Its moniker was chosen by the public from a total of 1,741 different names, and in 1998, Blitz became their energetic mascot, proudly sporting the team colors of navy, green and gray. In 2005, a live augur hawk named Taima was added to the roster with the job of leading players out onto the field on Seahawks Sundays.
Initially, majority ownership was held by the Nordstrom family of retail chain fame before changing hands. Ultimately, the franchise was purchased by philanthropist and Microsoft co-founder Paul Allenin 1997.
Seattle calls CenturyLink Field home today, but in the beginning, there was Kingdome. This multi-purpose arena boasted the largest concrete roof in the world as part of its original design; it was demolished in 2000.
The Seahawks' inaugural team featured a diverse mish-mash of players with varying experience and backgrounds, and former Minnesota assistant coach Jack Patera was selected as the Seahawks' head coach. The team's first-year record was just 2-12 while playing in the NFC, but that didn't faze fans of the fledgling team.
The following year, the Seahawks transitioned into the AFC and made significant improvement, finishing 5-9 thanks to the efforts of quarterback Jim Zorn and wide receiver Steve Largent.
In 1983, under the guidance of coach Chuck Knox, the Seahawks made it to the AFC championship game, and they returned to post-season play in 1984 after a stellar 12-4 season that included the benching of leading rusher Curt Warner due to injury and the mid-season switch to quarterback Dave Krieg. Over nine seasons, Knox led the team to an 83-67-0 record and was the recipient of multiple Coach of the Year awards.
In 2002, the Seahawks returned to the NFC and their brand-new stadium, and they went on to win the conference championship in 2005 after their best season to date, beating the Carolina Panthers.
Pete Carroll, the team's eighth head coach, began his tenure in 2010 after starting his career at the college level; he eventually spurred the Seahawks on to their first-ever Super Bowl victory in 2013 (Super Bowl XLVII).
Home to amazing talent from its very inception, Seattle boasts a number of Pro Football Hall of Fame inductees, including one of the franchise's most legendary players, Steve Largent. He held the title of the NFL's all-time leading receiver at his retirement in 1989, paving the way for superstars like cornerback Richard Sherman and running back Marshawn Lynch.

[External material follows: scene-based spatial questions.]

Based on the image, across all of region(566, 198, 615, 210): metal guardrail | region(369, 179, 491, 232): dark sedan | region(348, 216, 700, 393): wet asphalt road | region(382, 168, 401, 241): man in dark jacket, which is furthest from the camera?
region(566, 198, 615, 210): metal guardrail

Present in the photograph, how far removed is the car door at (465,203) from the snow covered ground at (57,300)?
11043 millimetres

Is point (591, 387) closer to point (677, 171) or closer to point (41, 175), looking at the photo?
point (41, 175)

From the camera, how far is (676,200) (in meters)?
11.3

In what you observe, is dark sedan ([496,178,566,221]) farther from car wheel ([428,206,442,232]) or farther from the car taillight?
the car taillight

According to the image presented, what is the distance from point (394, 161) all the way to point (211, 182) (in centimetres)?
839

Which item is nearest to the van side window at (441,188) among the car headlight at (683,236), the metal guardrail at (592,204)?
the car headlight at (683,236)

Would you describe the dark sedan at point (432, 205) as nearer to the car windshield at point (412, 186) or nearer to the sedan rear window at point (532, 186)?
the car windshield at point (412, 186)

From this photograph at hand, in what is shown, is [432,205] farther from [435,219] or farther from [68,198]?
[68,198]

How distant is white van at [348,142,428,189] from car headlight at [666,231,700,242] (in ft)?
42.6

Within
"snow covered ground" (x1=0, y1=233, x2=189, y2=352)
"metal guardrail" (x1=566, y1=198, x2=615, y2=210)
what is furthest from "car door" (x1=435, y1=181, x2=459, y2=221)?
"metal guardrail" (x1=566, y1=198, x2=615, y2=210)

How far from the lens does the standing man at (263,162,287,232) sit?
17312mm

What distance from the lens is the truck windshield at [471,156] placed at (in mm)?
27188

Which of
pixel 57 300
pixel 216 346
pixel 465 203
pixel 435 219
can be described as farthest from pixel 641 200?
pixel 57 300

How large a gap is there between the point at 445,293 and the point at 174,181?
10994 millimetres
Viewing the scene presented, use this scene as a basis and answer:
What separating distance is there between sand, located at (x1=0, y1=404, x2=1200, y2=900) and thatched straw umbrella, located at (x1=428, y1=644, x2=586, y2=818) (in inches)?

Perhaps one of the most epic contributors to Seattle's success, though, is someone who never even took to the field. It's the 12th Man, otherwise known as the Seahawks' fans. They're known for their unwavering, crazy-loud support – and they've held a few Guinness World Records to prove it.
During the Seahawks' 2011 playoff game against the Saints, Marshawn Lynch's 67-yard touchdown run caused an explosion of noise from excited fans, resulting in a new record for loudest crowd roar at a sports stadium. Another game against the Saints on December 2, 2013 yielded a crowd roar topping off at a thundering 137.6 decibels. The Seahawks went on to win both of those games (and more) with the help of the 12th Man.